I threw the magazine on the couch and pushed myself up and made for the back of the store.

– Your wife rag like this, Po Sin?

He shook his head.

– My lady, she beams messages to me through her eyes. She dont got to rag on me.

– Lucky man.

– So says you.

I went in the back of the shop and got the red biowaste canister and brought it out front. Chev handed me the bag he was holding. I went to drop it in the canister and a wad of bloody paper towels fell on the floor. I bent to pick them up.

– Not with your bare hands, not with your bare hands.

I looked at Po Sin.

– Its no big deal, its just dry blood.

I grabbed the wad and dropped it in the canister with the rest of the waste.

He pulled at the waistband of his navy blue Dickies.

– Could have been a needle in the middle of that.

I slid him the canister.

– There wasnt.

– And you never know whats growing in blood. Living in it.

I showed him my hands.

– Too late now.

He looked at Chev and Chev shrugged. He shook his head and lifted the canister and considered.

– Ten pounds.

Chev shook his head.

– Eight, man, at the most.

Po Sin set the canister down.

– Got a scale handy?

– A scale? It look like I got a scale around here?

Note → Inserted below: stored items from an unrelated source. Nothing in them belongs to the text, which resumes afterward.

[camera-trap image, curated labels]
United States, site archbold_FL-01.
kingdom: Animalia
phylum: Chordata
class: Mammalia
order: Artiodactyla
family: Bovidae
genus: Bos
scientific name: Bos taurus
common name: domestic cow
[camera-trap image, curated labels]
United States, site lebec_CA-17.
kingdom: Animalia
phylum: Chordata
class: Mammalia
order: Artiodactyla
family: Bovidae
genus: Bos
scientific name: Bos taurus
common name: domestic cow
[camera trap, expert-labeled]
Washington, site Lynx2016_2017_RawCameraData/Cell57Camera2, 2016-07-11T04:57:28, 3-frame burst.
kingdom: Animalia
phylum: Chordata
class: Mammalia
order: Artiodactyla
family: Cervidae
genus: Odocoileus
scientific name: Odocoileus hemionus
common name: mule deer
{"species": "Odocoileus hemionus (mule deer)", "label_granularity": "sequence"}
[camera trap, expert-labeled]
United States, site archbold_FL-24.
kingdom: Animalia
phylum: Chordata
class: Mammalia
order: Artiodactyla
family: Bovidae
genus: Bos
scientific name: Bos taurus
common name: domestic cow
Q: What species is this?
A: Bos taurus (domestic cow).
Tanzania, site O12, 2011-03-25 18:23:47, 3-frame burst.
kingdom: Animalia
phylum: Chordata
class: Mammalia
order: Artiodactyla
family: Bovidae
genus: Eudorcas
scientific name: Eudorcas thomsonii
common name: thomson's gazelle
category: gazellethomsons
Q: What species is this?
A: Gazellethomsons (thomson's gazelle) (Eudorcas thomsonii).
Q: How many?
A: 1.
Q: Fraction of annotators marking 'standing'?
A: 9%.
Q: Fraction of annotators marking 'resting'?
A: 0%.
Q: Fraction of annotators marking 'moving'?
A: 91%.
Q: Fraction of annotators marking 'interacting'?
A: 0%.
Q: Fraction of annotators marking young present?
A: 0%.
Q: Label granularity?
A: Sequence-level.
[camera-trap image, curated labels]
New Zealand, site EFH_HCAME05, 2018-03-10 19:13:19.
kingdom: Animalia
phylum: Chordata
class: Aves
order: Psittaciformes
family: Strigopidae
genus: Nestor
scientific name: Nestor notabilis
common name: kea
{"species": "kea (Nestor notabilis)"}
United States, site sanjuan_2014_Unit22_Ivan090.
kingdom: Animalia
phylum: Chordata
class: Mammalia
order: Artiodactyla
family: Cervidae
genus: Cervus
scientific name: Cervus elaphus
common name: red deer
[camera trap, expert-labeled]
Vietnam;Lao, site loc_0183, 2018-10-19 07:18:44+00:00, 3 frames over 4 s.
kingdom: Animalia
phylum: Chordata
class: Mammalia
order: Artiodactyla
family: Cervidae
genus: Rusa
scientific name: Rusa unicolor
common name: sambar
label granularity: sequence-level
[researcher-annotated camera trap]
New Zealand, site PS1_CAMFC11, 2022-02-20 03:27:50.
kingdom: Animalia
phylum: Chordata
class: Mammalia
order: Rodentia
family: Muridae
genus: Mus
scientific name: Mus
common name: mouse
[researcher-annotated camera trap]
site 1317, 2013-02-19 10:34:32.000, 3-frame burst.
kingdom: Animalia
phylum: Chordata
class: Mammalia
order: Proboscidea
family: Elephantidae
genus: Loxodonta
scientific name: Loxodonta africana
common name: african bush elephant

– Well, in the absence of a scale, Im the expert. And the expert says this is ten pounds of biohazardous waste and at two bucks a pound you owe me twenty bucks.

Chev picked up the canister.

– Telling you, this is eight, tops. Sixteen bucks.

Po Sin adjusted his tiny oval wirerims with his thick stubby fingers.

– Chev, do we have a contract?

Chev scratched the stubble on the side of his head.

– No.

– So, I dont charge you a weekly rate, then, for picking this shit up, I dont charge you the same forty-nine fifty a week minimum I charge everyone else on my route. Is that right?